Deutsche Bundesnachrichtendienstler, die sich zur Tarnung wie ihre kur­di­schen bzw. tür­ki­schen Kollegen und Widersacher klei­den, ein Trupp schlag­freu­di­ger Neonazis, der sich das  far­ben­fro­he Erscheinungsbild unbe­darf­ter, lang­haa­ri­ger, ultra­to­le­ran­ter Hippies zu eigen macht − dass hier das «Shifting Identities» als post­mo­der­nes Modell und hand­lungs­trei­ben­des Motiv gezielt ein­ge­setzt wird und erzäh­le­risch glückt, dürf­te dem einen oder ande­ren ein­leuch­ten. Mag auch ein Teil der Leserschaft das Buch schon längst in die Ecke geschmis­sen haben und sich dar­über ener­vie­ren, die Handlung wer­de immer abstru­ser und zuneh­mend scha­blo­nen­haft, der simp­le Sprachduktus zur Peinlichkeit: Wer’s ger­ne sar­ka­stisch schwarz mag, kommt hier auf sei­ne Kosten.

Aktion «Holocaust live»

Richtig derb wird es aber erst, wenn die Erzählfäden zusam­men­lau­fen. Adam soll Harald liqui­die­ren, der selbst ein Genie des Mimikry ist: Als V‑Mann des BNDs in der rechts­ra­di­ka­len Szene ist er nicht nur inner­lich zum Feind über­ge­lau­fen, son­dern hat zum Zweck der opti­ma­len Tarnung auch ein ver­dammt rea­li­täts­na­hes Holocaust-Computerspiel ent­wickelt, wes­halb Adam auf ihn ange­setzt wur­de. Doch zunächst plau­dern und gamen die bei­den ein wenig.

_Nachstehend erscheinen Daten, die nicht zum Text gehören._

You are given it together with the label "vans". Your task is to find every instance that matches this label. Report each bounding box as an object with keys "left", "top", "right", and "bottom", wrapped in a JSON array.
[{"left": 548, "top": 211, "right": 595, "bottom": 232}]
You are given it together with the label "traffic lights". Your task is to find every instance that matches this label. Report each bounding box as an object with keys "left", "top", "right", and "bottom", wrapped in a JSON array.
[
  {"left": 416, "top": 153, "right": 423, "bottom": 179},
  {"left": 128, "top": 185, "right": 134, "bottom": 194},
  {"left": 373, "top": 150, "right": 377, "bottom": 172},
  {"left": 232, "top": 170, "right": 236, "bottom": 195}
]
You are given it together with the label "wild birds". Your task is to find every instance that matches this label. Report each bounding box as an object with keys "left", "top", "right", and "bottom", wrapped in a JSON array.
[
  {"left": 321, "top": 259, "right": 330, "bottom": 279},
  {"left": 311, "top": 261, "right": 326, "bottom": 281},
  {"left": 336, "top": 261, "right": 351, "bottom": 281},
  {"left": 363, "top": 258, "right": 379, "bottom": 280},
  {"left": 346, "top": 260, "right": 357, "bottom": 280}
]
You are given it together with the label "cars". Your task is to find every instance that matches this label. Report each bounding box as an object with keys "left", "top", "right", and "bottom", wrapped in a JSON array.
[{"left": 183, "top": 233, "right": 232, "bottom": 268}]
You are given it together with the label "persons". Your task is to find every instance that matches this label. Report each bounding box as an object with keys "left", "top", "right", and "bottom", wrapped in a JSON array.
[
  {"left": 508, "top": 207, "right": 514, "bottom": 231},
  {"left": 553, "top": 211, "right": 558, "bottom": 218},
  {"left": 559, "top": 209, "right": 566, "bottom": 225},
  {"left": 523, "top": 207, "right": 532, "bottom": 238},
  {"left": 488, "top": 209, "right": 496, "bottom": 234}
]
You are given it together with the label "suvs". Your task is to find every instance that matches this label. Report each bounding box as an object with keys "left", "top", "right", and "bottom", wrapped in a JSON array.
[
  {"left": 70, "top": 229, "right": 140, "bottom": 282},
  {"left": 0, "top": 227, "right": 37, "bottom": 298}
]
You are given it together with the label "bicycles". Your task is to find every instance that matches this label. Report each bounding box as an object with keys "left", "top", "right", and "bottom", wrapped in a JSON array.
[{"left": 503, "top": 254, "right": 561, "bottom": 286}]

Als sich aller­dings die bereits erwähn­ten, Harald obser­vie­ren­den BNDler und Haralds rechts­ra­di­ka­le Freunde vor dem Haus eine wüste Schlägerei lie­fern, eska­liert die Situation auch im Innern – zar­te Gemüter, weg­hö­ren!

Denn wenn Haralds sei­ner Hoden ver­lu­stig zu gehen droht, wenn er sich vor Schmerzen auf dem Boden krümmt, Adam ihn auf die Narben auf sei­nem Rücken anspricht und zusam­men mit sei­ner Zielperson über ihre kind­li­chen Gewalterfahrungen heult, um Harald am Ende doch zu exe­ku­tie­ren, dann möch­te man sich am lieb­sten über­ge­ben. Und Steven Uhly geht noch wei­ter, indem er am Ende die (bis auf den Vater) wie­der­ver­ein­te Familie Imp auf der Suche nach einem digi­tal ver­steck­ten Industriegeheimnis und hohen Geldbeträgen gemein­schaft­lich das Holocaust-Spiel spie­len und den Völkermord live an der Rampe und in der Gaskammer nach­er­le­ben lässt − ein Stück Läuterung man­cher am Joystick sit­zen­der Familienmitglieder inklu­si­ve.

Die Sinnfrage

Wozu das alles? Ist es nicht schänd­lich, tages­ak­tu­el­le Fragen rund ums Thema Ausländerfeindlichkeit – ras­si­sti­sche, reli­giö­se und natio­na­le Vorurteile nament­lich gegen­über mus­li­mi­schen Minderheiten – in einen Topf zu wer­fen mit dem histo­ri­schen Sonderfall des Holocaust? Einige Erfahrungsberichte im Internet lau­ten ent­spre­chend: «Primitiv. Primitiv. Primitiv.» Es bleibt aber zwei­er­lei anzu­mer­ken: Gerade da, wo sich Uhly ans Dokumentieren in Deutschland gän­gi­ger Denkweisen und Einstellungen macht, greift er auf das Medium des Zitats zurück; die haar­sträu­bend­sten, plat­te­sten und popu­li­stisch­sten Äusserungen und Attitüden stam­men in Tat und Wahrheit aus der Realität des deut­schen Alltags. Freilich schockiert Uhlys Montage, sodass nicht nur Adam das Lachen ver­geht. Adams Fuge exer­ziert tat­säch­lich so etwas wie einen Loop des schlimm­sten anzu­neh­men­den Unglücks.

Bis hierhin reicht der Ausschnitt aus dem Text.